## 課題 1
村上隆の解説文から、「artnet(作品・略歴)」を含む箇所を起点とし、「域でも積極的に活動している。」までを一字一句違えずに書き写してください。
## 課題 2
村上隆の解説文で、従来はコマーシャル・メディアと見なされている領域として挙げられている活動分野をすべて列挙してください。
## 課題 3
次の(a)〜(c)が村上隆の解説文の内容と合っているかを、それぞれ「はい」か「いいえ」で答え、判断の根拠となる本文の語句をそのまま引用してください。
(a) 村上隆は1962年に生まれた。
(b) 村上は日本の美術市場を中心に芸術家としての自己を確立すると決めた。
(c) 村上は日本の伝統美術と戦後の日本のポップカルチャーを1つの画面に圧縮している。

## 掲載文
□ □ □ □ □

【美術解説】村上隆「ハイとロウの境界を曖昧化するスーパーフラット」

村上隆 / Takashi Murakami

ハイとロウの境界を曖昧化スーパーフラット


村上隆『727』(1996年)
村上隆『727』(1996年)

概要


生年月日 1962年2月1日
国籍 日本
活動場所 埼玉県(日本)
表現形式 絵画、彫刻、版画
ムーブメント スーパーフラット
関連人物 奈良美智Mr.Blum&Poeシェイカ・アル=マヤッサラリー・ガゴシアン
関連サイト

Kaikai Kiki

Artsy(作品・略歴)

artnet(作品・略歴)

村上隆(1962年2月1日生まれ)は、国際的に幅広く活動している日本の美術家。絵画や彫刻などのファイン・アートが活動の中心ではあるが、ほかにもファッション、グッズ販売、アニメーション、映画など、従来においてはコマーシャル・メディアと見なされている領域でも積極的に活動している。

 

村上は、美術史において「ハイ」と「ロウ」の境界線を曖昧にした表現「スーパーフラット」で評価されている。浮世絵や琳派など日本の伝統美術と戦後の日本のポップカルチャーの平面的な視覚表現に類似性や同質性を見出し、それらを1つの画面に圧縮している。

 

また、スーパーフラットは、戦後の日本社会で発生した無階層的で一様な大衆文化も表しているという。

 

村上の芸術キャリアは美術史上においてかなり特異な存在である。活動初期から日本の美術業界のマーケットに絶望していた村上は、戦略的に欧米を中心とした美術市場で、芸術家としての自己を確立することを決める。

□ □ □ □ □

保存済みの資料:
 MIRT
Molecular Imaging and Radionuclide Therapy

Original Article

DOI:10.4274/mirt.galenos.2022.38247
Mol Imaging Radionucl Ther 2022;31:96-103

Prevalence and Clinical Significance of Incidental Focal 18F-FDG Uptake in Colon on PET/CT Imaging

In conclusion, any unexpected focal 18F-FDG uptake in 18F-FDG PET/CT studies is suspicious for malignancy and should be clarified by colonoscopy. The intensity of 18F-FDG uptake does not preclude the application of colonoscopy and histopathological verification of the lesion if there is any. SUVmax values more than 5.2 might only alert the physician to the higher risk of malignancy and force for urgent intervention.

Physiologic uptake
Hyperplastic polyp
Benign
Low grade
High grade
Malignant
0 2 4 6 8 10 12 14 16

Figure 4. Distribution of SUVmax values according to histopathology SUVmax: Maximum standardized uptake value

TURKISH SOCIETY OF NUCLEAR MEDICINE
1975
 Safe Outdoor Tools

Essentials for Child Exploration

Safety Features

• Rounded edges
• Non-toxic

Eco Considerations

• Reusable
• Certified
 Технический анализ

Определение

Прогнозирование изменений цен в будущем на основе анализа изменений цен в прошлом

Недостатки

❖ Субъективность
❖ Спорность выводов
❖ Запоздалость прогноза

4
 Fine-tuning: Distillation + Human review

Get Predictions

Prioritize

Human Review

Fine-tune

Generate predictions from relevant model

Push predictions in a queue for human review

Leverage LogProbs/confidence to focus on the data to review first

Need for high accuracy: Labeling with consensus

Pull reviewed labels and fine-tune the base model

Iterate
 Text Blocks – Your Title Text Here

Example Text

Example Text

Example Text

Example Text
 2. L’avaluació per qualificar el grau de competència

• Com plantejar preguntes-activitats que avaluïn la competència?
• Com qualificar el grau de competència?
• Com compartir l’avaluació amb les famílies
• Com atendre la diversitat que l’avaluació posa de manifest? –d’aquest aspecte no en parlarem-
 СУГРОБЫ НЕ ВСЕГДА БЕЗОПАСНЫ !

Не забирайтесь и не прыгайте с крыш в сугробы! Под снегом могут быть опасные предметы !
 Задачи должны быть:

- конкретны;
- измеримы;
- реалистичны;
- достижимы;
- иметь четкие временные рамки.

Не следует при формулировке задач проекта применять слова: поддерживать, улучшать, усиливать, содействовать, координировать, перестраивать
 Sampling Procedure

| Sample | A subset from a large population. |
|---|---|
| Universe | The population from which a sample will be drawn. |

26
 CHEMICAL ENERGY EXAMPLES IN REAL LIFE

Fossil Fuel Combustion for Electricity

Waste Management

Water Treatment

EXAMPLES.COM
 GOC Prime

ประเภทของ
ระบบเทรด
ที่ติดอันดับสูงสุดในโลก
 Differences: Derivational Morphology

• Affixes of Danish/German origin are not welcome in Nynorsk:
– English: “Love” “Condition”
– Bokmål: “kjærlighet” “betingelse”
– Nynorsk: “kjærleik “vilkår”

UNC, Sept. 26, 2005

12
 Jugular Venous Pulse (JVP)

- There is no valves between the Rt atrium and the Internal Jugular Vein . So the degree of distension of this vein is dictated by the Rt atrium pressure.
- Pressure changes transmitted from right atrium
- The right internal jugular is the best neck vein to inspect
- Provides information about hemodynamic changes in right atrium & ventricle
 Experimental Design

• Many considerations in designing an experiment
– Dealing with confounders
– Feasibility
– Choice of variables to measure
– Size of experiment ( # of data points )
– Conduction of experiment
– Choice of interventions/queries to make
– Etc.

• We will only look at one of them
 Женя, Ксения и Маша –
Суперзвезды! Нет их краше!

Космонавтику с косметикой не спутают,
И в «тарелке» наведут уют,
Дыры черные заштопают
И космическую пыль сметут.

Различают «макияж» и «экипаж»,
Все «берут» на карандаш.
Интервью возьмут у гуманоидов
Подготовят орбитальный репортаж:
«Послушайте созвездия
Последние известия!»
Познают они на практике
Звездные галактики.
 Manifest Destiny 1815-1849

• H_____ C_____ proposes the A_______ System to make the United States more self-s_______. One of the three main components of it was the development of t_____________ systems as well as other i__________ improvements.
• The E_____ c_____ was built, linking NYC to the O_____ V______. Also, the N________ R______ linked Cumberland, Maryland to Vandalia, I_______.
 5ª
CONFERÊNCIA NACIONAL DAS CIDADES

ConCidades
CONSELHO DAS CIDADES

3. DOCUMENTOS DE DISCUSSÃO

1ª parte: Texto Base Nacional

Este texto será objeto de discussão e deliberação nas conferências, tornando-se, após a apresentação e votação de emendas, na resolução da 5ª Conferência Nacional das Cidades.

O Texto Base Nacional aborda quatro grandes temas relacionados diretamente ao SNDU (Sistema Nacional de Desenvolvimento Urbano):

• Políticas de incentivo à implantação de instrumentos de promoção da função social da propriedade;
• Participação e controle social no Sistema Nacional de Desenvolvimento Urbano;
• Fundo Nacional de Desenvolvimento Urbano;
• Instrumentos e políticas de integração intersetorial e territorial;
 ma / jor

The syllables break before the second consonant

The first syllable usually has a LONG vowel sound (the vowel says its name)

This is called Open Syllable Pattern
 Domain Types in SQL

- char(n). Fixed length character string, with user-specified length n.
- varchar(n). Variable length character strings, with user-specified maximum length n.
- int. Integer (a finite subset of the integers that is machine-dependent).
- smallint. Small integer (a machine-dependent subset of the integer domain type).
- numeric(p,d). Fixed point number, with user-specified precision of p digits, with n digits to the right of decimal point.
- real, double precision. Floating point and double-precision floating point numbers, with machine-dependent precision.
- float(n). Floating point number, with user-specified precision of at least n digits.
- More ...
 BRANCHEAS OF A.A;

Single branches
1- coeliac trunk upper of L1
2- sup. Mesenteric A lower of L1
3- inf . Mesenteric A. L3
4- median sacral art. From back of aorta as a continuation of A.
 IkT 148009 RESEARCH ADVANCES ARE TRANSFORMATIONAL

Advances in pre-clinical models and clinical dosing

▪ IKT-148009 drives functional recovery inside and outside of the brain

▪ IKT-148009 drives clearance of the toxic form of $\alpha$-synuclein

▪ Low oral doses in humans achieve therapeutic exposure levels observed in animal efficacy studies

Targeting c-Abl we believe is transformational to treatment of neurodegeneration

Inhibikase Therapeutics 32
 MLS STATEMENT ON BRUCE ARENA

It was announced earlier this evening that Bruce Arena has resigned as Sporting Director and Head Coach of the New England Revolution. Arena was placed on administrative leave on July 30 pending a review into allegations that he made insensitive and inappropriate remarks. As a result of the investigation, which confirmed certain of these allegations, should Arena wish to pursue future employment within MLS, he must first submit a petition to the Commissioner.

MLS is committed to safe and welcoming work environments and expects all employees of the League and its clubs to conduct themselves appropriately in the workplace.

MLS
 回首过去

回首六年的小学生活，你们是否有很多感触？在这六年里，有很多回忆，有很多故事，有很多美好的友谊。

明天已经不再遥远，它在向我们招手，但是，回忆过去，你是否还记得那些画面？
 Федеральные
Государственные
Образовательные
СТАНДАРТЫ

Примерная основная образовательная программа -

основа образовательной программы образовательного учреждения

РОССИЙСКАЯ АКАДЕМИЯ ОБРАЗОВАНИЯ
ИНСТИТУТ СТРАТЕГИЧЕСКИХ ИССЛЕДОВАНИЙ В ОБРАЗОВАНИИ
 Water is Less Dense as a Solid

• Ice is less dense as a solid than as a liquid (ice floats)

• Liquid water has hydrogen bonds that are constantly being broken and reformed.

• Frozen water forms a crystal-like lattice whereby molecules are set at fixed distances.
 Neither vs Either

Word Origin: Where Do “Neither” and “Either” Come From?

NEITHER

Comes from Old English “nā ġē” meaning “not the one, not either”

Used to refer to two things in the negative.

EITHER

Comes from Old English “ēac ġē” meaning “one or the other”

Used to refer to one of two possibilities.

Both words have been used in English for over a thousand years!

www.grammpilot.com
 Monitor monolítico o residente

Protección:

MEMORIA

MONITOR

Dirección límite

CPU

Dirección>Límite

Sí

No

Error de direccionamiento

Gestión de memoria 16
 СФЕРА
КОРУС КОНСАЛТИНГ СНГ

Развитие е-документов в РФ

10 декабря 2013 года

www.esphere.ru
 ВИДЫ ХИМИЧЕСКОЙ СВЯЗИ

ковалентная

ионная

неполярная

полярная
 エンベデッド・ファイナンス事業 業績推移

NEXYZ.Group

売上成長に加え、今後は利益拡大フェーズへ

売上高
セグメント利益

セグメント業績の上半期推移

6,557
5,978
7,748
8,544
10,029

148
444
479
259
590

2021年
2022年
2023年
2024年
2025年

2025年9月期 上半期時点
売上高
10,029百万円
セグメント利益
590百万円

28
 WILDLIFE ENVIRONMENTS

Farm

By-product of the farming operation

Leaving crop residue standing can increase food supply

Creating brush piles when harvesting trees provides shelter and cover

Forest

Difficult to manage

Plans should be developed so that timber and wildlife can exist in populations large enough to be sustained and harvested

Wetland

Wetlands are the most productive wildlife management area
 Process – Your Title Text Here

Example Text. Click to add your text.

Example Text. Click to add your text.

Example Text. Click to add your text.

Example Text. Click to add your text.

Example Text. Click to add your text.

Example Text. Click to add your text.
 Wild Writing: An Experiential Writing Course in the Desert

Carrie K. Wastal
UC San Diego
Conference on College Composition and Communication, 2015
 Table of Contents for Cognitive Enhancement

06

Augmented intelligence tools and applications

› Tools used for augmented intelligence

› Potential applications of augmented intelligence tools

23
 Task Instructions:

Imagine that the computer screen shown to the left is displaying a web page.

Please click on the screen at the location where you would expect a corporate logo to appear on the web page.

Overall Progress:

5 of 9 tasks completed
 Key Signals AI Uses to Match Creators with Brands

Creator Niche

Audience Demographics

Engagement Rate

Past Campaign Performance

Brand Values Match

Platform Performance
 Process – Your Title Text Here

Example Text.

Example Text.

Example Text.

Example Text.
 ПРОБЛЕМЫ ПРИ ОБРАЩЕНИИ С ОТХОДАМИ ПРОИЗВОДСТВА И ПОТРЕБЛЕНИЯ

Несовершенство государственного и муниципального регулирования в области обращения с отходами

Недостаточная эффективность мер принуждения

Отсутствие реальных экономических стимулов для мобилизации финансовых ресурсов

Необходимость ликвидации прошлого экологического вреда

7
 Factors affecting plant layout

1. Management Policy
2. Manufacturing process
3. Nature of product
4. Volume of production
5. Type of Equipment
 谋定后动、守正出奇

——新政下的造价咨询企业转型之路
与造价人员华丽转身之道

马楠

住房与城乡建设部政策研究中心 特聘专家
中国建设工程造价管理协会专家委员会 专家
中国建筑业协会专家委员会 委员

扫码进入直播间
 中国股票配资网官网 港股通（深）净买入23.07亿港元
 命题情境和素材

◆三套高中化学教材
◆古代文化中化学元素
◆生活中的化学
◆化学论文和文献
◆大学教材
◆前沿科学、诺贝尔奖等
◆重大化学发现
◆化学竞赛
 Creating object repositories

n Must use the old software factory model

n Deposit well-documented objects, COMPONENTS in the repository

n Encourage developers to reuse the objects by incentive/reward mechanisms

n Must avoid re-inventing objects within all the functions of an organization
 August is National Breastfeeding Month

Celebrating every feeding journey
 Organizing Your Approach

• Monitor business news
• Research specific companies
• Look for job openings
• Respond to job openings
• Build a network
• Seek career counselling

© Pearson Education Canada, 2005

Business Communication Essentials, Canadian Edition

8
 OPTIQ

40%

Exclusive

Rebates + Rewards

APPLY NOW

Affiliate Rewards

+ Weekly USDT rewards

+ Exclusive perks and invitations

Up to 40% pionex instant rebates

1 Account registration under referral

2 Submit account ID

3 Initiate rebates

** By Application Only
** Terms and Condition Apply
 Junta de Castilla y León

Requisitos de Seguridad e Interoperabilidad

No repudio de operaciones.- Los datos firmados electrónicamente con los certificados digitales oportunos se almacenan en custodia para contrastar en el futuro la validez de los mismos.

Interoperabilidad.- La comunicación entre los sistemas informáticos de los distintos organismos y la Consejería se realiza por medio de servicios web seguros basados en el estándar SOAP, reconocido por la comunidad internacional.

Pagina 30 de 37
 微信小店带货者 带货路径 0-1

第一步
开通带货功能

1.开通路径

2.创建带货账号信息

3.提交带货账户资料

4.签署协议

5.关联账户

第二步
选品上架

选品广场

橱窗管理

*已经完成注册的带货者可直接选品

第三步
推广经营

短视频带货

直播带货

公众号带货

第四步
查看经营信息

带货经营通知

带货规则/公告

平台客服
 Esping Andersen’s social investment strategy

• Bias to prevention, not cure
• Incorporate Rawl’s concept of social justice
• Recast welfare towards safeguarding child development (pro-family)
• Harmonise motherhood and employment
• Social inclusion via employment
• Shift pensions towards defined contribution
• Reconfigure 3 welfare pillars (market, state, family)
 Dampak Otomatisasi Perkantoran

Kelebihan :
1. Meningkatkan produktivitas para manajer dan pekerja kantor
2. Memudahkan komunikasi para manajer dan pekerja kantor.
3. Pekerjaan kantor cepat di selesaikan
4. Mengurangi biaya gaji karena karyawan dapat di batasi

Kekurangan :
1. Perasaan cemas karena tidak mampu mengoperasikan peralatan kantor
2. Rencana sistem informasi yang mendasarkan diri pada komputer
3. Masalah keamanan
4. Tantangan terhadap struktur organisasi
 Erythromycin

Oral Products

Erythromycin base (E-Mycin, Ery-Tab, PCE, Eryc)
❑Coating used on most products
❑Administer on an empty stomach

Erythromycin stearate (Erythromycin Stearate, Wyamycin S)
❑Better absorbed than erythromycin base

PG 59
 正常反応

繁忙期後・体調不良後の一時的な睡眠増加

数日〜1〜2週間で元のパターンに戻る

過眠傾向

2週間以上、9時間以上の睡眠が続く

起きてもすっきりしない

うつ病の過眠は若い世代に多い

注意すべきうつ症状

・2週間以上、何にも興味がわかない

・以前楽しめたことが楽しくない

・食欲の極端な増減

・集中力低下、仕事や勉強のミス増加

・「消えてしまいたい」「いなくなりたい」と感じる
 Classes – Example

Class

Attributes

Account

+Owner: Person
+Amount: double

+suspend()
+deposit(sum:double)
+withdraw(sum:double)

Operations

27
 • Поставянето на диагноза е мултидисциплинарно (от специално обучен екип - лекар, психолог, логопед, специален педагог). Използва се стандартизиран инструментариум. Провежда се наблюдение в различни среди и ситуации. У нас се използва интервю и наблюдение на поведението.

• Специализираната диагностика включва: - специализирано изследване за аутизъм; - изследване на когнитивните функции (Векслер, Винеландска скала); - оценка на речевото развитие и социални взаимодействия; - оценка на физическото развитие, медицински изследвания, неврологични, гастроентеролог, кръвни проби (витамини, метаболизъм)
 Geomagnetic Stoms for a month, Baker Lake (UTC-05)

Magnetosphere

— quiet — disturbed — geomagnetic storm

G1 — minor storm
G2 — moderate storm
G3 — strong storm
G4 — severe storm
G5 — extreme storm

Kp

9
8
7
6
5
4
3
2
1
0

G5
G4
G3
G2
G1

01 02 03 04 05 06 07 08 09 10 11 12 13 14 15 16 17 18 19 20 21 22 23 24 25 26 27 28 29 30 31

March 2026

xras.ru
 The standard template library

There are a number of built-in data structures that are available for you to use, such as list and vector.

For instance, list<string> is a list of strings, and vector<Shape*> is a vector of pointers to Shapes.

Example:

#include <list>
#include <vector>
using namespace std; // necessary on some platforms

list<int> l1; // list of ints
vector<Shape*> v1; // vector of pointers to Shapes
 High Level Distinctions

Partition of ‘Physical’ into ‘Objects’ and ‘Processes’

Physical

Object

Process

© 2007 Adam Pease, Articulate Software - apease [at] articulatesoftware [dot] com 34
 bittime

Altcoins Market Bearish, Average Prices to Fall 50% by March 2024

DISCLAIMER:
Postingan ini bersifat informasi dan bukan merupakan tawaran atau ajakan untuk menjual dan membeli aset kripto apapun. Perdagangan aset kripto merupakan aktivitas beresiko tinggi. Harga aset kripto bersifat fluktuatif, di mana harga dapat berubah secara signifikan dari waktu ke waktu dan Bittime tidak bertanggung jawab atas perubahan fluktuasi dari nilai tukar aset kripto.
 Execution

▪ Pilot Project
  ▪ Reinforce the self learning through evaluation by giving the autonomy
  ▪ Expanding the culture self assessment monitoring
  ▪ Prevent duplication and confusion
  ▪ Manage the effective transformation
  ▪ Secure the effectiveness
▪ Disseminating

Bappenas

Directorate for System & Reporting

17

□ □ □ □ □

## 解答 1
artnet(作品・略歴)

村上隆(1962年2月1日生まれ)は、国際的に幅広く活動している日本の美術家。絵画や彫刻などのファイン・アートが活動の中心ではあるが、ほかにもファッション、グッズ販売、アニメーション、映画など、従来においてはコマーシャル・メディアと見なされている領域でも積極的に活動している。

## 解答 2
ファッション、グッズ販売、アニメーション、映画

## 解答 3
(a) はい。「村上隆(1962年2月1日生まれ)」
(b) いいえ。「戦略的に欧米を中心とした美術市場で、芸術家としての自己を確立することを決める」
(c) はい。「浮世絵や琳派など日本の伝統美術と戦後の日本のポップカルチャーの平面的な視覚表現に類似性や同質性を見出し、それらを1つの画面に圧縮している」